§ TASK LIST
A. Name every department store that the department store passage below lists among the major stores in New York City.
B. Transcribe, word for word, the stretch of the department store passage below from "During the postwar period, regional" through "and home textiles.".

§ DOCUMENT EXCERPT
Department stores played a key role in mall development, often serving as anchor tenants. Mall developers offered incentives to attract these stores, creating a mutually beneficial relationship that supported the growth of both malls and department store chains during the postwar era.

During the postwar period, regional department stores grew across the United States. In New York City, major stores included Macy's, Bloomingdale's, Lord & Taylor, Gimbels, and Abraham & Straus. Boston had Jordan Marsh and Filene's, while Chicago was home to Marshall Field's and Carson Pirie Scott. In Atlanta, Rich's and Davison's were prominent. Each store developed a distinct identity, with some known for specific departments such as toys, books, or fashion, and many featuring in-store tearooms or restaurants.

These stores typically began in downtown areas and expanded into suburban locations after World War II. Shopping at department stores was often considered a special occasion, and many families dressed formally for visits. The stores offered a wide range of products, including clothing, footwear, furniture, appliances, kitchenware, sporting goods, and home textiles.

=== Digital era (1990s-present) ===
In the 1990s, retail shifted through mergers and the growth of digital technology. Many regional department stores in the United States faced pressure from national chains and specialty retailers. This competition led to a series of mergers and acquisitions, as companies consolidated to reduce costs, centralize operations, and strengthen national brands.

Some smaller retailers, such as Proffitt's in the southern United States, played a major role in consolidation. From 1988 to 1998, Proffitt's expanded by 340 stores and added 31.6 million square feet of retail space. By 1999, its revenue exceeded $6.4 billion, following its acquisition of Saks Holdings in 1998.

The trend continued into the early 2000s. In 2005, May Department Stores and Federated Department Stores, which had reported 2004 sales of $14.4 billion and $15.6 billion respectively, merged to form a company that accounted for about 35% of U.S. department store sales. This marked a major change in an industry that had been restructuring for decades.

=== E-commerce revolution ===
In the early 2000s, e-commerce began to change the retail sector. Its impact was initially limited in areas such as groceries, where many consumers preferred in-person shopping, but it quickly reshaped other categories. Over the following two decades, e-commerce contributed to a shift from traditional stores to omnichannel retail, driven by new competition, technological advances, and changing consumer behavior.

The digital transformation of retail accelerated in the 2010s and 2020s. Retailers adopted technologies such as artificial intelligence for personalization, automated inventory systems, and data analytics. Digital tools were increasingly applied across both customer-facing and back-end operations.

§ DATA EXTRACT
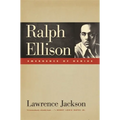 Ralph Ellison: Emergence of Genius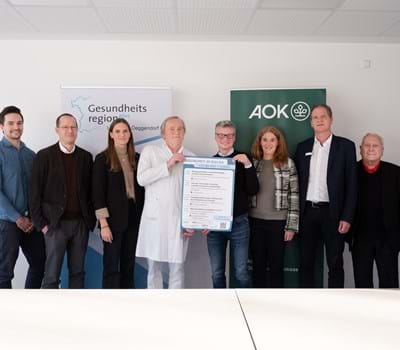 Gesundheit im Dialog 2026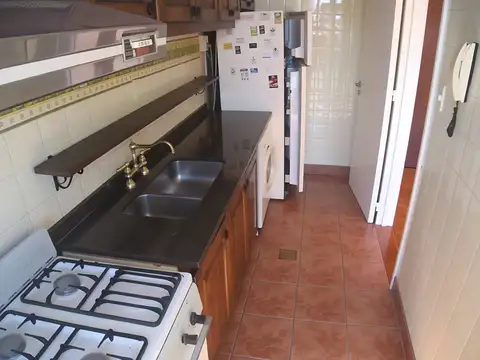 Departamento en Alquiler en Belgrano, $ 650.000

§ RESPONSES BY ITEM NUMBER
A. Macy's, Bloomingdale's, Lord & Taylor, Gimbels, and Abraham & Straus.

B.
During the postwar period, regional department stores grew across the United States. In New York City, major stores included Macy's, Bloomingdale's, Lord & Taylor, Gimbels, and Abraham & Straus. Boston had Jordan Marsh and Filene's, while Chicago was home to Marshall Field's and Carson Pirie Scott. In Atlanta, Rich's and Davison's were prominent. Each store developed a distinct identity, with some known for specific departments such as toys, books, or fashion, and many featuring in-store tearooms or restaurants.

These stores typically began in downtown areas and expanded into suburban locations after World War II. Shopping at department stores was often considered a special occasion, and many families dressed formally for visits. The stores offered a wide range of products, including clothing, footwear, furniture, appliances, kitchenware, sporting goods, and home textiles.